Обсуждение: WALWriter active during recovery

Поиск
Список
Период
Сортировка

WALWriter active during recovery

От
Simon Riggs
Дата:
Currently, WALReceiver writes and fsyncs data it receives. Clearly,
while we are waiting for an fsync we aren't doing any other useful
work.

Following patch starts WALWriter during recovery and makes it
responsible for fsyncing data, allowing WALReceiver to progress other
useful actions.

At present this is a WIP patch, for code comments only. Don't bother
with anything other than code questions at this stage.

Implementation questions are

* How should we wake WALReceiver, since it waits on a poll(). Should
we use SIGUSR1, which is already used for latch waits, or another
signal?

* Should we introduce some pacing delays if the WALreceiver gets too
far ahead of apply?

* Other questions you may have?

--
 Simon Riggs                   http://www.2ndQuadrant.com/
 PostgreSQL Development, 24x7 Support, Training & Services

Вложения

Re: WALWriter active during recovery

От
Andres Freund
Дата:
Hi,

On 2014-12-15 18:51:44 +0000, Simon Riggs wrote:
> Currently, WALReceiver writes and fsyncs data it receives. Clearly,
> while we are waiting for an fsync we aren't doing any other useful
> work.

Well, it can still buffer data on the network level, but there's
definitely limits to that. So I can see this as being useful.

> Following patch starts WALWriter during recovery and makes it
> responsible for fsyncing data, allowing WALReceiver to progress other
> useful actions.
> 
> At present this is a WIP patch, for code comments only. Don't bother
> with anything other than code questions at this stage.
> 
> Implementation questions are
> 
> * How should we wake WALReceiver, since it waits on a poll(). Should
> we use SIGUSR1, which is already used for latch waits, or another
> signal?

It's not entirely trivial, but also not hard, to make it use the latch
code for waiting. It'd probably end up requiring less code because then
we could just scratch libqpwalreceiver.c:libpq_select().
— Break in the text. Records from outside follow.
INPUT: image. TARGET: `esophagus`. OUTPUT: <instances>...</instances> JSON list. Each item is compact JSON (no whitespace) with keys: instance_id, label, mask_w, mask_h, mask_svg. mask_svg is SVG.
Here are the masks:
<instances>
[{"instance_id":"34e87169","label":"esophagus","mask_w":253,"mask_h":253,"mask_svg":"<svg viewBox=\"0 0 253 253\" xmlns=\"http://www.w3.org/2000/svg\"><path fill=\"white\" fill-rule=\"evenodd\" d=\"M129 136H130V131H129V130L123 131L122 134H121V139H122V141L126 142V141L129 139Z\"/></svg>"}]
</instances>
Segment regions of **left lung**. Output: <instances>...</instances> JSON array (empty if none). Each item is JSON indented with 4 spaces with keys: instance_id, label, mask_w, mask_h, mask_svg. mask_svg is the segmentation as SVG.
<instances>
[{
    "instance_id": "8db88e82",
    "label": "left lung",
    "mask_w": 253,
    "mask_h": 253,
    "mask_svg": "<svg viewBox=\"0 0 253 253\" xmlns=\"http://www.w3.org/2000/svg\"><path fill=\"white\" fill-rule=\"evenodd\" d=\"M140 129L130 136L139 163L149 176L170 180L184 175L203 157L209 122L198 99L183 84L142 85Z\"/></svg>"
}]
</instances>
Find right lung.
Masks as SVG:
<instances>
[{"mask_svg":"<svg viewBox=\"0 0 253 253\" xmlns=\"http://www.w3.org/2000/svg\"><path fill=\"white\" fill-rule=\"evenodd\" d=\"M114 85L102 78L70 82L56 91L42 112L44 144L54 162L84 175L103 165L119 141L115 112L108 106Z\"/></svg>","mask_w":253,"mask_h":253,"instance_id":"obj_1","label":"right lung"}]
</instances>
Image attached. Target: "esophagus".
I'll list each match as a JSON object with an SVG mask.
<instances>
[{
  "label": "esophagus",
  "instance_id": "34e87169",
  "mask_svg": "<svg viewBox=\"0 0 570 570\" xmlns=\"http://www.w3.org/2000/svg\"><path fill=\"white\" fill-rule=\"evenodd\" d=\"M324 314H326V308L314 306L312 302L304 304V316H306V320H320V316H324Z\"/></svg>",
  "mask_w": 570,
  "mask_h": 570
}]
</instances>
> * Should we introduce some pacing delays if the WALreceiver gets too
> far ahead of apply?

Hm. Why don't we simply start fsyncing in the receiver itself at regular
intervals? If already synced that's cheap, if not, it'll pace us.

Greetings,

Andres Freund



Re: WALWriter active during recovery

От
Heikki Linnakangas
Дата:
On 12/15/2014 08:51 PM, Simon Riggs wrote:
> Currently, WALReceiver writes and fsyncs data it receives. Clearly,
> while we are waiting for an fsync we aren't doing any other useful
> work.
>
> Following patch starts WALWriter during recovery and makes it
> responsible for fsyncing data, allowing WALReceiver to progress other
> useful actions.

What other useful actions can WAL receiver do while it's waiting? It 
doesn't do much else than receive WAL, and fsync it to disk.

- Heikki



Re: WALWriter active during recovery

От
Andres Freund
Дата:
On 2014-12-16 16:12:40 +0200, Heikki Linnakangas wrote:
> On 12/15/2014 08:51 PM, Simon Riggs wrote:
> >Currently, WALReceiver writes and fsyncs data it receives. Clearly,
> >while we are waiting for an fsync we aren't doing any other useful
> >work.
> >
> >Following patch starts WALWriter during recovery and makes it
> >responsible for fsyncing data, allowing WALReceiver to progress other
> >useful actions.
> 
> What other useful actions can WAL receiver do while it's waiting? It doesn't
> do much else than receive WAL, and fsync it to disk.

It can actually receive further data from the network and write it to
disk? On a relatively low latency network the buffers aren't that
large. Right now we generate quite a bursty IO pattern with the disks
alternating between idle and fully busy.

Greetings,

Andres Freund

-- Andres Freund                       http://www.2ndQuadrant.com/PostgreSQL Development, 24x7 Support, Training &
Services



Re: WALWriter active during recovery

От
Simon Riggs
Дата:
On 16 December 2014 at 14:12, Heikki Linnakangas
<hlinnakangas@vmware.com> wrote:
> On 12/15/2014 08:51 PM, Simon Riggs wrote:
>>
>> Currently, WALReceiver writes and fsyncs data it receives. Clearly,
>> while we are waiting for an fsync we aren't doing any other useful
>> work.
>>
>> Following patch starts WALWriter during recovery and makes it
>> responsible for fsyncing data, allowing WALReceiver to progress other
>> useful actions.
>
>
> What other useful actions can WAL receiver do while it's waiting? It doesn't
> do much else than receive WAL, and fsync it to disk.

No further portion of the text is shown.